- **Auszug**
Der unsichtbare Strom: Warum „No-Clean“-Flussmittel Ihre Batterielebensdauer tötet

Unter Bester PCBA

Zuletzt aktualisiert: 2025-12-12

Silberne, farnartige metallische Kristalle wachsen horizontal, um die Lücke zwischen zwei Metallpfosten auf einer grünen Leiterplatte zu überbrücken. Weißer, kristalliner Rückstand sammelt sich um die gelötete Basis der Pins.

Die Mathematik der Enttäuschung

Eine Nahaufnahme einer CR2032-Knopfzellenbatterie in einem Halter auf einer Leiterplatte, die sich in einem dunklen, leicht feuchten Industriegehäuse befindet.
Feldbedingungen wie hohe Luftfeuchtigkeit decken oft Ausfallmodi auf, die saubere Laborumgebungen verbergen.

Die Tabelle versprach zehn Jahre. Die Marketingpräsentation versprach zehn Jahre. Die Validierungseinheiten der Technik, die in einem klimatisierten Labor stehen, laufen immer noch einwandfrei. Doch draußen im Feld – vielleicht in einem feuchten Versorgungsschrank in Florida oder einem landwirtschaftlichen Sensornetzwerk an der US-Ostküste – sterben die Einheiten nach sechs Monaten. Die Batterien sind leer.

- **Bereitgestellte Angaben**
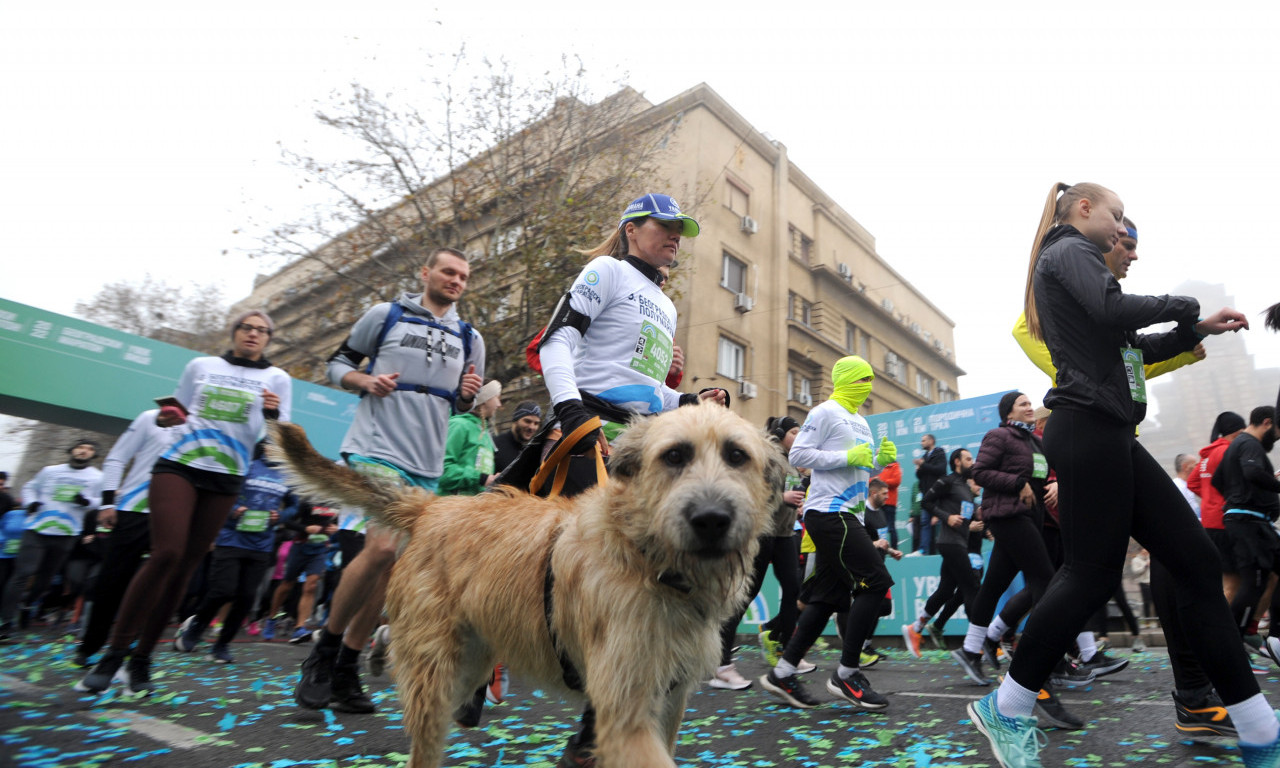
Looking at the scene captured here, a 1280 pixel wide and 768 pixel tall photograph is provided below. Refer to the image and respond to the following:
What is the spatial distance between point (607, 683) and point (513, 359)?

- **Aufgabe 1**
Beantworte bitte folgende Fragen zum Artikel über No-Clean-Flussmittel:
(a) An welchem Datum wurde der Artikel zuletzt aktualisiert?
(b) Welche Batterie zeigt die Nahaufnahme auf der Leiterplatte?
(c) Nach wie vielen Monaten sterben die Einheiten draußen im Feld?
- **Aufgabe 2**
Führe den Artikel über No-Clean-Flussmittel im Anschluss an seinen letzten Satz weiter.

- **Lösung 1**
(a) Am 2025-12-12.
(b) Eine CR2032-Knopfzellenbatterie in einem Halter.
(c) Nach sechs Monaten.

- **Lösung 2**
Wenn das passiert, ist der Instinkt, die Energiequelle zu beschuldigen. Sie ziehen die Protokolle, überprüfen die Bestellungen und überzeugen sich selbst, dass der Distributor Ihnen eine schlechte Charge CR2032 geschickt hat. Sie nehmen an, dass die Selbstentladungsrate falsch angegeben wurde oder dass die Temperatur-Abschaltkurve zu optimistisch war.

Es ist fast nie die Batterie. Moderne Lithium-Primärzellen von Tier-1-Anbietern sind bemerkenswert konsistente chemische Motoren. Wenn sie leer sind, haben sie die Energie nicht in die Luft entweichen lassen; sie haben sie an eine Last abgegeben. Der Haken ist, dass die Last nicht Ihr Mikrocontroller oder Ihr Funkgerät ist. Es ist die Leiterplatte selbst.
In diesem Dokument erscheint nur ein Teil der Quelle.